Mr Smith stressed: “It’s not just about this contract, it’s about the whole decommissioning agenda.”
The trade union leader said 60% of the clean-up costs for the North Sea would be footed by the taxpayer in government grants and subsidies.
He added: “What we have in Scotland is the danger that we’re going to have the worst of all worlds, with none of the benefits in terms of jobs and investment but taxpayers are going to foot
the bill and be paying for this long after the oil majors have deserted the North Sea.
“In terms of decommissioning, it’s not just about cutting up old rigs, there’s a huge opportunity in terms of recycling and reselling some of the kit from those rigs.
“But the truth is we are not fit for purpose in Scotland, there’s hasn’t been investment in the yards.”
As a result of this, he said, the country is “not in a position to capitalise on the opportunities it presents”.
In contrast, he said Norway had “properly invested and prepared for a post oil and gas economy, and they are ready for decommissioning and to seize upon the opportunities”.
Mr Smith added: “This is going to go down as another classic missed opportunity both for Scotland and the UK.”

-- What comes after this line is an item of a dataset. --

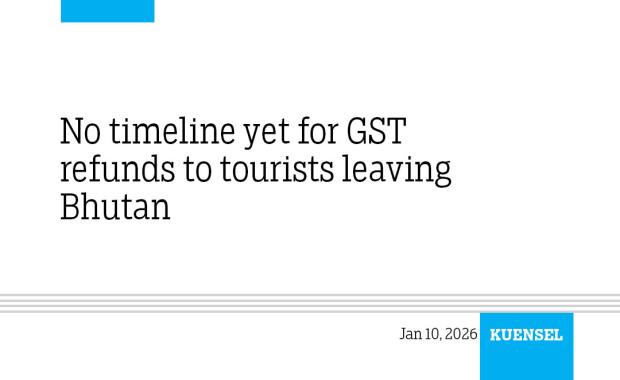 No timeline yet for GST refunds to tourists leaving Bhutan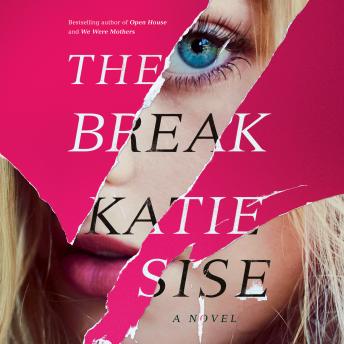 The Break: A Novel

He also criticised Westminster politicians, saying: “The UK Government, understandably to some extent, has been about maximising recovery from the North Sea.
“But what the UK Government has done is doled out massive tax cuts to the oil and gas sector in the North Sea and received no guarantees about clean-up in return and secured no contracts in terms of decommissioning work.
“We, as the UK tax payer, are going to pay to clean up the North Sea, we’re picking up 60% of this cost and we’re entitled to know that we’re going to get some of the jobs and investment back.”
A Scottish Government spokeswoman said: “Scotland is ideally placed to develop infrastructure and supply chain capability for decommissioning opportunities.
“The Scottish Government and Highlands and Islands Enterprise have provided £1.2 million of public support to develop the Dales Voe Quay and additional £628,000 funding for the Deep Water Shetland projects, both of which will enable Scotland to compete in winning contracts for lucrative decommissioning work.
“The UK Government still holds the key fiscal levers and we will continue to press them for fiscal reforms to improve access to decommissioning tax relief and encourage late life asset transfers.
“This will reduce costs and help our priority of preventing premature cessation of production.
“We are not complacent, though, we continue to work through our enterprise agencies to provide support to the supply chain and actively engage with Scottish ports and harbours so they can take advantage of the opportunities that decommissioning represents and explore the links with the development of other offshore energy opportunities, such as offshore wind.”